* Start EXTRACTED INFORMATION *

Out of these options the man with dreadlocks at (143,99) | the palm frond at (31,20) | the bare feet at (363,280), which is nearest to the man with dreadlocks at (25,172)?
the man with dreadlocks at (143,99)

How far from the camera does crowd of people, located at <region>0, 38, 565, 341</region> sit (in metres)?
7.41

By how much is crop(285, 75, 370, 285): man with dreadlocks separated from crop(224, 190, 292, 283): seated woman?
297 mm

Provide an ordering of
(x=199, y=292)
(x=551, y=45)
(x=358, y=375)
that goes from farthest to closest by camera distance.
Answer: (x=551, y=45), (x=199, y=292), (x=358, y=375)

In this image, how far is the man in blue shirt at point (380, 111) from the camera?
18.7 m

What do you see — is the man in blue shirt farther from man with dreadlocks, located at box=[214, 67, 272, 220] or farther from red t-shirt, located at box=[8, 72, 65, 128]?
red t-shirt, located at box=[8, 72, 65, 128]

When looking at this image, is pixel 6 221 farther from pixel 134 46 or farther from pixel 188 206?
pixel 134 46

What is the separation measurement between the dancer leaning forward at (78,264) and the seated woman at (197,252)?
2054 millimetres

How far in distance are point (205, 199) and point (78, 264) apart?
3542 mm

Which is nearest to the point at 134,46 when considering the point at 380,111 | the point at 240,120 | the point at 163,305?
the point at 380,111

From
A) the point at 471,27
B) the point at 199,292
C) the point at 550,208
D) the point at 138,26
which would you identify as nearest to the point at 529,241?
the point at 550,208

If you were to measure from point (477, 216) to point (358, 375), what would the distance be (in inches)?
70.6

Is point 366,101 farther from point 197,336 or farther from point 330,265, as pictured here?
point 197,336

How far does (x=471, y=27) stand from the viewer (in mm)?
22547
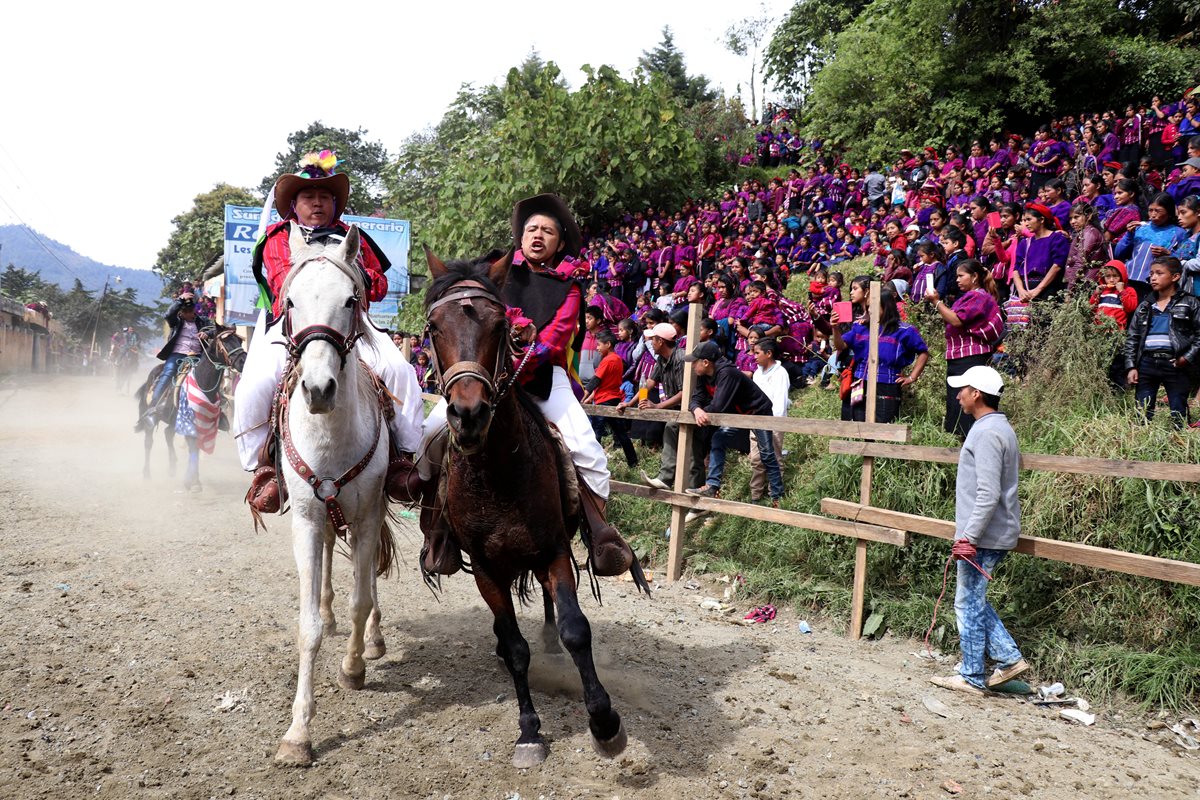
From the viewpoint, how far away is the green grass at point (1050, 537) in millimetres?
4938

* End EXTRACTED INFORMATION *

• **TASK TO CARRY OUT**: Reproduce every one of the records above word for word, omitting the picture.

• **THE OUTPUT**:
Out of these options the man with dreadlocks at (143,99) | the palm frond at (31,20) | the bare feet at (363,280), which is nearest to the man with dreadlocks at (25,172)?
the man with dreadlocks at (143,99)

How far from the camera does crowd of people, located at <region>0, 38, 565, 341</region> sit (in metres)?
7.41

By how much is crop(285, 75, 370, 285): man with dreadlocks separated from crop(224, 190, 292, 283): seated woman?
297 mm

Provide an ordering of
(x=199, y=292)
(x=551, y=45)
(x=358, y=375)
that goes from farthest to closest by camera distance.
Answer: (x=551, y=45), (x=199, y=292), (x=358, y=375)

In this image, how far is the man in blue shirt at point (380, 111) from the camera?
18.7 m

What do you see — is the man in blue shirt farther from man with dreadlocks, located at box=[214, 67, 272, 220] or farther from red t-shirt, located at box=[8, 72, 65, 128]?
red t-shirt, located at box=[8, 72, 65, 128]

When looking at this image, is pixel 6 221 farther from pixel 134 46 or farther from pixel 188 206?
pixel 134 46

What is the separation measurement between the dancer leaning forward at (78,264) and the seated woman at (197,252)?
2054 millimetres

How far in distance are point (205, 199) and point (78, 264) apart?
3542 mm

Which is nearest to the point at 134,46 when considering the point at 380,111 | the point at 240,120 | the point at 163,305?
the point at 380,111

From
A) the point at 471,27
B) the point at 199,292
C) the point at 550,208
D) the point at 138,26
which would you identify as nearest to the point at 529,241?
the point at 550,208

If you were to measure from point (477, 216) to point (358, 375), what would the distance be (in inches)?
70.6

Is point 366,101 farther from point 197,336 or farther from point 330,265, as pictured here?
point 197,336

How far does (x=471, y=27) stand from the viewer (in mm)?
22547
From the viewpoint, how far away is the green grass at point (1050, 537) in millimetres?
4938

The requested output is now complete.